Additional funding support for Cobblestone Manor came from the U.S. Department of Housing and Urban Development ($4.5 million), Ohio Housing Finance Authority ($2 million) and the Ohio Capital Corporation for Housing ($9.1 million). 

CMHA cites studies that have shown the average age of residents moving into an elderly housing facility is at least 74 years. Recent surveys indicate that 25% of all residents in federally assisted elderly housing need some level of supportive services.

That’s why CMHA will prioritize promoting awareness and encouraging Cobblestone Manor residents to utilize the services offered through CMHA’s RISE (Resident Initiatives for Success & Empowerment) Center. The nonprofit RISE Center, which opened in 2021, is a centralized hub of collaborative services designed to connect Franklin County residents to valuable resources—empowering them to identify, pursue, and achieve their goals.

To further support Cobblestone Manor residents, CMHA has confirmed a formal relationship with the YMCA of Central Ohio that is focused on catering to the needs of the seniors who will be housed within the development. CMHA research shows most older persons have at least one chronic condition and many have multiple conditions.
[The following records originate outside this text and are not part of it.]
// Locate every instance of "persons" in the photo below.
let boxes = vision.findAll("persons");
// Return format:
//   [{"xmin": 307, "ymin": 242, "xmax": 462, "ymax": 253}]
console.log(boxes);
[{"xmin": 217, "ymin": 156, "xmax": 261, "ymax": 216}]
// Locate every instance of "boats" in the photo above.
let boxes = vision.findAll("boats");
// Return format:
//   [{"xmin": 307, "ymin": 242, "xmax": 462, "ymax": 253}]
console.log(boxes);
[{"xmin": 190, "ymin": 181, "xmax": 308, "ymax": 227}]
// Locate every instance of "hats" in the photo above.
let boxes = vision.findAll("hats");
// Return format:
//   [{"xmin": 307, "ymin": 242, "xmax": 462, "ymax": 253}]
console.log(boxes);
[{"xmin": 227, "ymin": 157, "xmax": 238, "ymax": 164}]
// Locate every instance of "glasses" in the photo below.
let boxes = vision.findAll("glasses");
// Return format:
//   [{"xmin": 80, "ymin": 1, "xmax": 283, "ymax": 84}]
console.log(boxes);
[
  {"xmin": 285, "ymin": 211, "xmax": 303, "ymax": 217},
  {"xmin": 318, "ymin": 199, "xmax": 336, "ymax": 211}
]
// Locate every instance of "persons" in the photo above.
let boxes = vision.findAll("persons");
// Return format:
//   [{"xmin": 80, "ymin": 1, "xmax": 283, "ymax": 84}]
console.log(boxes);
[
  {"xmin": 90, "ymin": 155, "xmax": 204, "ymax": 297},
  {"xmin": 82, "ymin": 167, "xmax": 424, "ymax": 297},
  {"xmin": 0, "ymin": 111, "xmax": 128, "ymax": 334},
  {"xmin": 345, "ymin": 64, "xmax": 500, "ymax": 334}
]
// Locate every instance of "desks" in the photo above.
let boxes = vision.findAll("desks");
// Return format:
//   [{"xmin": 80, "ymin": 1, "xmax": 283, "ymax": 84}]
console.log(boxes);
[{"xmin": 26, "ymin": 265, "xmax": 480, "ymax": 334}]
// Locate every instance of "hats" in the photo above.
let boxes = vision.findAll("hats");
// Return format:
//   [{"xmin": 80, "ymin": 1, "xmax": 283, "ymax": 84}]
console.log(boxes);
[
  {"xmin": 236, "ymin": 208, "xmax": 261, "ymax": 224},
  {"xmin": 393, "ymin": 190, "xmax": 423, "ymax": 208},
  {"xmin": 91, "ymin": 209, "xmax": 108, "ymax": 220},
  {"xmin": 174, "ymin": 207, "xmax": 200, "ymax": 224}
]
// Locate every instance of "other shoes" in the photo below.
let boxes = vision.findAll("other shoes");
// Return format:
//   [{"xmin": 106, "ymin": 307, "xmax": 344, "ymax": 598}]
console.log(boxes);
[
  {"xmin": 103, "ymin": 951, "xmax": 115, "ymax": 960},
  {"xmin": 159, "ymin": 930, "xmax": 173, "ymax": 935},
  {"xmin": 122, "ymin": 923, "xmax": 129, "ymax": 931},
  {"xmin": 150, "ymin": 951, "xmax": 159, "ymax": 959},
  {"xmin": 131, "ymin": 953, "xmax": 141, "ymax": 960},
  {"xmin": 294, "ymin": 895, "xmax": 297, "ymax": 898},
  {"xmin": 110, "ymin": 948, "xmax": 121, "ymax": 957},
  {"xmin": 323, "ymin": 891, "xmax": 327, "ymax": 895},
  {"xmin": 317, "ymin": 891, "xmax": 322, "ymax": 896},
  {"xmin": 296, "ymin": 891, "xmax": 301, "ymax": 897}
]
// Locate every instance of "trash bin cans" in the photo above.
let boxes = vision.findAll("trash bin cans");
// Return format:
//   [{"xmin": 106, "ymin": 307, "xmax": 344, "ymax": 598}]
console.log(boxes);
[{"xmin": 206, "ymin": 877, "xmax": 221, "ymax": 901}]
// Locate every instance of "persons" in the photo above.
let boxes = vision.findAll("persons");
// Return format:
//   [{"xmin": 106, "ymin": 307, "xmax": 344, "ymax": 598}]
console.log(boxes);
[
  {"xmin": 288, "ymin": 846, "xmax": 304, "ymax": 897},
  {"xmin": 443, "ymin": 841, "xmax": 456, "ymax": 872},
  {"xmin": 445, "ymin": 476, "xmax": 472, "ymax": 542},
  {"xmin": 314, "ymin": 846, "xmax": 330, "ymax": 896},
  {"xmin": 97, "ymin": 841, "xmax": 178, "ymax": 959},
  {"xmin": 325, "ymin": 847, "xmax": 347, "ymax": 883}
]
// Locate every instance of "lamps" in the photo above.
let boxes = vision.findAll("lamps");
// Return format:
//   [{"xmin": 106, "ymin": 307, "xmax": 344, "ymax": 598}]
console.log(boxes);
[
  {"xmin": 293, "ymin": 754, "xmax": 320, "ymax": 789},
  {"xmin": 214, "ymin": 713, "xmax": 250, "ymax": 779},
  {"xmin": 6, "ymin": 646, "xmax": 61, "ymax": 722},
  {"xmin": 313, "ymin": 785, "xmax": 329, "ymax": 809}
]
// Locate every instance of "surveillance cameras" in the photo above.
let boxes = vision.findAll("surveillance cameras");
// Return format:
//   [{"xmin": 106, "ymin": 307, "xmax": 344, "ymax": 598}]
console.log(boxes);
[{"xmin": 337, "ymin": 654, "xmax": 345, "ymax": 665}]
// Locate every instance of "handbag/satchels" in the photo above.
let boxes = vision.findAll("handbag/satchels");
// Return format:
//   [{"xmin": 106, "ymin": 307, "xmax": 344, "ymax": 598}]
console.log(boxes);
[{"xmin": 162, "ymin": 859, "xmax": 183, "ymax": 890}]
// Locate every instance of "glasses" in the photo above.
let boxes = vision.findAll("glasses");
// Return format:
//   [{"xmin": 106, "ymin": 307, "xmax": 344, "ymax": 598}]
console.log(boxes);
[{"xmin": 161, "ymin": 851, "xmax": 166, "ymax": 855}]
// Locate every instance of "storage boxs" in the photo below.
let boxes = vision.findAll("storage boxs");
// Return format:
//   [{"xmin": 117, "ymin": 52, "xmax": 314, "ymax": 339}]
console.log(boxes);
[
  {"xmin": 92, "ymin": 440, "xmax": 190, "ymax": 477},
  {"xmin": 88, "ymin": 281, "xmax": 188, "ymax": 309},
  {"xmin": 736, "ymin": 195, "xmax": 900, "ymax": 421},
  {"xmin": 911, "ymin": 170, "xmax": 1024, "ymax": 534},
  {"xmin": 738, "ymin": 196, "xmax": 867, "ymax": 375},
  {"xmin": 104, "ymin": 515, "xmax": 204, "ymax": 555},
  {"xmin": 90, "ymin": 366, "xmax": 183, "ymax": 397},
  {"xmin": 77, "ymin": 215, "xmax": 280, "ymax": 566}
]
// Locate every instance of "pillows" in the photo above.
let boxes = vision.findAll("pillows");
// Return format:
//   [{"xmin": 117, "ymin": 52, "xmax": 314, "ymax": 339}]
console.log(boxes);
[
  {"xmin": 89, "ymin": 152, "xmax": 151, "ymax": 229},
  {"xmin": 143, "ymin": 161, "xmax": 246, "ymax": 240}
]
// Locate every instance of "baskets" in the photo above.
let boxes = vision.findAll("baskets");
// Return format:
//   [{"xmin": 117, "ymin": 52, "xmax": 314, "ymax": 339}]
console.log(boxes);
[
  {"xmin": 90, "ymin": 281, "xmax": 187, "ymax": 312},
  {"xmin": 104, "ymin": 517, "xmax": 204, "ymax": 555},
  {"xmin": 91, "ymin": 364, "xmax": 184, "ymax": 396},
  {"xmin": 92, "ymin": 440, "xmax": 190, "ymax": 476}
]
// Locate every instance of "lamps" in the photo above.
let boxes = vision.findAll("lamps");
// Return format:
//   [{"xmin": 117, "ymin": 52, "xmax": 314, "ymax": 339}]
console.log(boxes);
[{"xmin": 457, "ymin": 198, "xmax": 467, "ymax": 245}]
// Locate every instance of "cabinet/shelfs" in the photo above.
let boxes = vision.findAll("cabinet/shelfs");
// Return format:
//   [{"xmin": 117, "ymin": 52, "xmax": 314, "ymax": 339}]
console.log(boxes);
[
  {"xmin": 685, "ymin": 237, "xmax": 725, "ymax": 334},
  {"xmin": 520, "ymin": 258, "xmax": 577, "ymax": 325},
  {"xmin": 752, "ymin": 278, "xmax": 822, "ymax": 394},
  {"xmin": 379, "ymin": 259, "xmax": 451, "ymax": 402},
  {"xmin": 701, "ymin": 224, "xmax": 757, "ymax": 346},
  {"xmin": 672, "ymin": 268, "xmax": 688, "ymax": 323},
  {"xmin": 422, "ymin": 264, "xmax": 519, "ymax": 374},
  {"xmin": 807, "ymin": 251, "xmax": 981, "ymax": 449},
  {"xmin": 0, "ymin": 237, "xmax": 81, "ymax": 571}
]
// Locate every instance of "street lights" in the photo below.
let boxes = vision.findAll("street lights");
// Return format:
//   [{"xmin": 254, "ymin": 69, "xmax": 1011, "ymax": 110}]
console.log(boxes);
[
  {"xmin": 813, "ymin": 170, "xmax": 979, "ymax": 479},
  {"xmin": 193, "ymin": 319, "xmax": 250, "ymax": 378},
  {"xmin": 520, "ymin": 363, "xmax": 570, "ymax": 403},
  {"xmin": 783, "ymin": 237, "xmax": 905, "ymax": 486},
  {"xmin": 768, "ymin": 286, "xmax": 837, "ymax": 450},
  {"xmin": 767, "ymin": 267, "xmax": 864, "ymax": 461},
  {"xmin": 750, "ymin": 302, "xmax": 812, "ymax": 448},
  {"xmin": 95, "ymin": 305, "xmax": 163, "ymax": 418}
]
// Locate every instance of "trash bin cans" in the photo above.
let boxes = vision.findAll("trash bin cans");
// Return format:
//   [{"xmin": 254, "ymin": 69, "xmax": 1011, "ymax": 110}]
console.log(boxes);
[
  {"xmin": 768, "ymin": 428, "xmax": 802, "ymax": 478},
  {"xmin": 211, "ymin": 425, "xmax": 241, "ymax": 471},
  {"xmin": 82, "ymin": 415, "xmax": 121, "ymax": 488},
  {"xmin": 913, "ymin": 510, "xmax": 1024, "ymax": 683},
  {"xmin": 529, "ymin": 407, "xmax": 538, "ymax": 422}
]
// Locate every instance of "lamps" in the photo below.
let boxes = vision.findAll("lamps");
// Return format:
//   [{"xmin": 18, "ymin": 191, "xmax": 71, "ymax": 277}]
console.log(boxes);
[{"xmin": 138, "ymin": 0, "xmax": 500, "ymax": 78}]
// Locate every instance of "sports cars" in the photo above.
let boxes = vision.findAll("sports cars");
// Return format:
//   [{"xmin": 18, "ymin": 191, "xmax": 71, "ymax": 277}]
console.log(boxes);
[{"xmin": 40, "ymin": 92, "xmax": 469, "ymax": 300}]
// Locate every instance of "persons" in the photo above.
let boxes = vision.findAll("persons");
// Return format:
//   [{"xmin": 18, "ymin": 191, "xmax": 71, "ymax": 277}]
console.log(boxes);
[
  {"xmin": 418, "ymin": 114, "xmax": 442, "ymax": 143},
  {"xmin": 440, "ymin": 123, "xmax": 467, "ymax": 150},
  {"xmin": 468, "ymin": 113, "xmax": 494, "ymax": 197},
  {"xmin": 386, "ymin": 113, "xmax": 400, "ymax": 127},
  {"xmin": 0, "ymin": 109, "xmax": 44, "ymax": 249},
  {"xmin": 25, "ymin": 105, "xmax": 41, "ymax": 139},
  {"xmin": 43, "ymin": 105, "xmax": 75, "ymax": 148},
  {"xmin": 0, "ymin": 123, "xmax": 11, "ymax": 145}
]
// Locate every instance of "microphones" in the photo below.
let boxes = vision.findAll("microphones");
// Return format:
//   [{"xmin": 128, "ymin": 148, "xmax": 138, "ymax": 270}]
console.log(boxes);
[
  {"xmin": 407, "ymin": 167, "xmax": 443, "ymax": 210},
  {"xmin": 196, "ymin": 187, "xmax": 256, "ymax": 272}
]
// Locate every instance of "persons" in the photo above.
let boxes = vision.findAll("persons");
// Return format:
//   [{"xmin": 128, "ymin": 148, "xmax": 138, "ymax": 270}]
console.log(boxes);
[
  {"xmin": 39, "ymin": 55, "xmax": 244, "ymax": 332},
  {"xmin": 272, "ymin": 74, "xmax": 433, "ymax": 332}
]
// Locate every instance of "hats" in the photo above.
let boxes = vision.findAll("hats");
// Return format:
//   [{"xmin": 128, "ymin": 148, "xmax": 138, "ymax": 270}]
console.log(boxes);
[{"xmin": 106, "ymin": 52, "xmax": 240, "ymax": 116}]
The most frequently diagnosed conditions are arthritis, hypertension, heart disease, hearing impairments, orthopedic impairments, diabetes, cataracts, and other visual impairments.

The RISE staff also will work with other community organizations to coordinate on-site events and activities such as resource fairs, digital literacy programs, and health clinics.

CMHA’s most recent investments come amid a well-documented shortage of affordable housing in central Ohio.

Only 29 affordable housing units are available for every 100 extremely low-income households in the Columbus and Franklin County area. In Franklin County, roughly 54,000 families spend more than half of their income on housing, according to the Affordable Housing Alliance of Central Ohio (link is external) (AHACO).

Rents nationally have risen 14% overall since 2021, going up much more than wages, according to U.S. Census data. Experts say the spike is partly due to landlords making up for their inability to raise rents during the COVID-19 pandemic and current vacancy rates at their lowest point (link is external) in 35 years, census data show.